Seoul and Tokyo currently use Washington as an intermediary when sharing military intelligence on Pyongyang.
Japan and South Korea signed a controversial agreement on Wednesday to share defence intelligence on North Korea, despite protests from opposition parties and activists in Seoul.
South Korea's defence ministry said the accord was "necessary" in the face of growing military threats from Pyongyang, which has conducted two nuclear tests and more than 20 missile launches this year.
"It is ready to conduct additional nuclear tests and missile launches at any time," the ministry said in a statement.
"Since we can now utilise Japan's intelligence capability to effectively deal with North Korea's escalating nuclear and missile threats, it will enhance our security interests."
Japan's foreign ministry said in a statement that the military agreement will allow the two governments to "share information even more smoothly and swiftly".
Seoul and Tokyo currently use Washington as an intermediary when sharing military intelligence on Pyongyang under a deal signed in 2014.
The new agreement is controversial in South Korea, where the legacy of Japan's harsh 1910-45 colonial rule of the Korean peninsula is a deep well of anti-Japanese sentiment and a belief that Tokyo has never properly atoned for the abuses of that era.
South Korea and Japan were on the verge of signing an intelligence-sharing deal in June 2012, but Seoul backtracked at the last minute in response to public outcry.
Noting Tokyo's surveillance assets and geographic location, South Korea's defence ministry said the deal would be a "big help" in better analysing Pyongyang's nuclear and missile programmes and collecting more intelligence about its submarine-launched ballistic missiles.

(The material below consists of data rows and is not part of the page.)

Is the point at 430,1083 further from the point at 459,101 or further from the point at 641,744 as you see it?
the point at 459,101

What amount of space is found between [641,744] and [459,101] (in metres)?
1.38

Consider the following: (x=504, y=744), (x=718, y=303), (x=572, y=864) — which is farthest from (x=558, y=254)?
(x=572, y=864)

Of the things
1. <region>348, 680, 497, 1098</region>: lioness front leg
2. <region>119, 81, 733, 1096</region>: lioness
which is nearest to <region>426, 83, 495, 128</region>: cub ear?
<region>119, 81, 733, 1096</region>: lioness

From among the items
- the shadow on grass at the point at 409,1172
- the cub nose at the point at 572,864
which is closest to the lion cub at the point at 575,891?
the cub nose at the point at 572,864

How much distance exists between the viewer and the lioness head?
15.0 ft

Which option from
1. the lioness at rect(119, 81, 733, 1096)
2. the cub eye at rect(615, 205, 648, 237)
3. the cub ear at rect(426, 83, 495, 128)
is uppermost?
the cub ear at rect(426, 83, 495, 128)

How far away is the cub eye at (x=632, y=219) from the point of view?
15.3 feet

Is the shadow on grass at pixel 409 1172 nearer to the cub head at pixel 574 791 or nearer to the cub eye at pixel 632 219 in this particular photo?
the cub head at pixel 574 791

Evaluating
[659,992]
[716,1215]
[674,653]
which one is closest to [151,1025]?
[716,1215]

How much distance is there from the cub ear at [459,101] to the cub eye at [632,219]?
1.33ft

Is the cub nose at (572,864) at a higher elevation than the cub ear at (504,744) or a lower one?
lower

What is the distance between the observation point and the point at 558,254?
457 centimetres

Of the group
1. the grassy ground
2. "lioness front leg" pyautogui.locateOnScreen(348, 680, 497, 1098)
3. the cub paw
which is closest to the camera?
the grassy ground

North Korea has slammed the military pact, labelling it as "a dangerous act" that would further raise already-elevated tensions on the Korean peninsula and open a door to Japan's "re-invasion".
The contentious issue comes as South Korean President Park Geun-Hye faces growing calls for her resignation over a widening corruption and influence-peddling scandal that has sparked huge street demonstrations.
The deal has been fiercely opposed by South Korean opposition parties and activists, who point to Seoul's failure to seek public support and historical sensitivities.
South Korea's main opposition party has called the deal "unpatriotic and humiliating" and has threatened to impeach Defence Minister Han Min-Koo if the agreement was pushed through.